§ Extracted text
Advice on the Efficiency of Stan Specification

sshcecilia · June 27, 2018, 5:50am

Hi,

I am interested to model the probability that a consumer will buy each of the choices available given the price of these choices. To model the probability, I represented the data in a new format. I would like to seek advice on whether this gives the fastest runtime possible. If no, may I ask what should I do instead to improve the efficiency? Thank you in advance for the help!

My data takes on the following format:

Table 1

Mix represents the proportion of consumers buying each item for that period. For row 1 of Table 1, a mix of 0.4 suggests that 40% of the consumers bought apple in period 1 at the price of $2. Within each period, the mix should sum to 1 across all the items. Mix is the variable I am interested to model.

To model Mix, I first transform the data into the following format:

Table 2

The ‘apple’, ‘banana’ and ‘carrot’ column in Table 2 are obtained from the ‘item’ column in Table 1. If the ‘item’ column takes on apple, the ‘apple’ column will be allocated the value of 1 while the ‘banana’ and ‘carrot’ columns are allocated the value 0. The last 3 columns of Table 2 are obtained from the ‘price’ column in Table 1 by inserting the price of each item for that period.

Data input into stan:

Mix is represented by y in the code. N represents the number of data and in this case 9 while K represents the number of items/choices available and in this case 3 (apple, banana and carrot). Choice is a matrix of dimension N by K formed by taking the ‘apple’, ‘banana’ and ‘carrot’ column of Table 2.

Price is a matrix of dimension N by K formed by taking the last 3 columns of Table 2.

The ‘logit-like’ model is fitted to the data and it takes on the following structure:

Probability of choosing option i =

The code is attached below:

stan.code = "data {
      int<lower=0> N;           //no. of obs
      int<lower=0> K;           // No. of Choice
      vector[N] y;              //outcome
      matrix[N,K] Choice;
      matrix[N,K] Price;
}

parameters {
      vector[K-1] alpha_raw;
      vector<lower=0>[K] beta;
      real<lower=0> sigma;
}

transformed parameters {
      vector[K] alpha;
      alpha = append_row(0, alpha_raw);
}

model {
      alpha_raw ~ normal(0,1);
      beta ~ lognormal(0,1);
      sigma ~ normal(0,0.5);
      y ~ normal( (exp(Choice*alpha - (Choice .* Price)*beta))./
                ((exp(rep_matrix((alpha)',N) - Price .* rep_matrix((beta)',N)))*rep_vector(1,K)), sigma);   
}
"

§ Work item
In the forum post, what does the mix of 0.4 in row 1 of Table 1 mean? Please answer using only the forum post.

§ Dataset extract
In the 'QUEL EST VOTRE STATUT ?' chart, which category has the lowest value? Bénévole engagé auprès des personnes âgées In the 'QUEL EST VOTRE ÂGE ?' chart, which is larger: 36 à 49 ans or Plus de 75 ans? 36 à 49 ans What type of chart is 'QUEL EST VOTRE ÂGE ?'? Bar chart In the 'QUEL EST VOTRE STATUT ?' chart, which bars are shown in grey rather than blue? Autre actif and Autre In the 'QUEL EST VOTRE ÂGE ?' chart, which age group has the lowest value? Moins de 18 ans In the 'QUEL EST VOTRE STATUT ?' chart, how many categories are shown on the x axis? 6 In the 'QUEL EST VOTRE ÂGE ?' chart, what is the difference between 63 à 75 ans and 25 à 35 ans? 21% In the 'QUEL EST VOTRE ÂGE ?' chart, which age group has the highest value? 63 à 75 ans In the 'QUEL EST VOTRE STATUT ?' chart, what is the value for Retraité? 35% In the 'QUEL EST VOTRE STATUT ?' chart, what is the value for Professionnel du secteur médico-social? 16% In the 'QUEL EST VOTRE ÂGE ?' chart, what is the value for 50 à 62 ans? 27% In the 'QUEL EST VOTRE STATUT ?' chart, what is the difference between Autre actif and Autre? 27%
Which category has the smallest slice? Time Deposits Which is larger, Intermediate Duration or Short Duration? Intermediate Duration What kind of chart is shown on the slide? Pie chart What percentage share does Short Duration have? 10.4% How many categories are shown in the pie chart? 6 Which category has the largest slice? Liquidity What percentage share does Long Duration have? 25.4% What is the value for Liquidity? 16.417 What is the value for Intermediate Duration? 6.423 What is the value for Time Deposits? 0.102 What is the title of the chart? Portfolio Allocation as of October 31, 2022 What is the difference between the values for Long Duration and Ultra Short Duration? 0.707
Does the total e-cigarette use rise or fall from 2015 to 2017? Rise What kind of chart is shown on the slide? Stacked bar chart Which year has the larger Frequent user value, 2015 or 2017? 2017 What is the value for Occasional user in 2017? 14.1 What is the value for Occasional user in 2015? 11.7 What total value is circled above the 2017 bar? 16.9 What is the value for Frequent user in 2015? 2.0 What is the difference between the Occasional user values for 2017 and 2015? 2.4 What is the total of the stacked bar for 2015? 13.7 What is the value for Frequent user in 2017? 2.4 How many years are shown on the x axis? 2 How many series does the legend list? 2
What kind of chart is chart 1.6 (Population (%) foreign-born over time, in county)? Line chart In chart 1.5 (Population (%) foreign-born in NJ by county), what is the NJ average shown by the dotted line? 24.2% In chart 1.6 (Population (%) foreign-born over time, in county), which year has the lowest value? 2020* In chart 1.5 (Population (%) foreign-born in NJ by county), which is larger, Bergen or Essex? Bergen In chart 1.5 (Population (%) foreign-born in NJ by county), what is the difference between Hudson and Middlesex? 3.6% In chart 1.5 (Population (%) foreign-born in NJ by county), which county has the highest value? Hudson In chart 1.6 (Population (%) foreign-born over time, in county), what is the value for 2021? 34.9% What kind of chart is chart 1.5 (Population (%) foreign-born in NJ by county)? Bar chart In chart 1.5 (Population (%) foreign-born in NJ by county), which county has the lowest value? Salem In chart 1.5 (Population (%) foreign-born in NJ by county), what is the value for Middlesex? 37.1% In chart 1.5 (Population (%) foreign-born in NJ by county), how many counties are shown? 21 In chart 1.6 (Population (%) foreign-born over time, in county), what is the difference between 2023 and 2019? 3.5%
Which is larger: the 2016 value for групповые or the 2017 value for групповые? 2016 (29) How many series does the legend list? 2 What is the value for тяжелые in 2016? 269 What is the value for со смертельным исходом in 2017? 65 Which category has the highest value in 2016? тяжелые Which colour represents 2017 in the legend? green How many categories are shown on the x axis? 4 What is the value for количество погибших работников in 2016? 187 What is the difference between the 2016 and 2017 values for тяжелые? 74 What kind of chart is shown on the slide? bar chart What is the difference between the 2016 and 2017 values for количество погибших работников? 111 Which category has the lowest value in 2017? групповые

§ Result for this exercise
40% of the consumers bought apple in period 1 at the price of $2.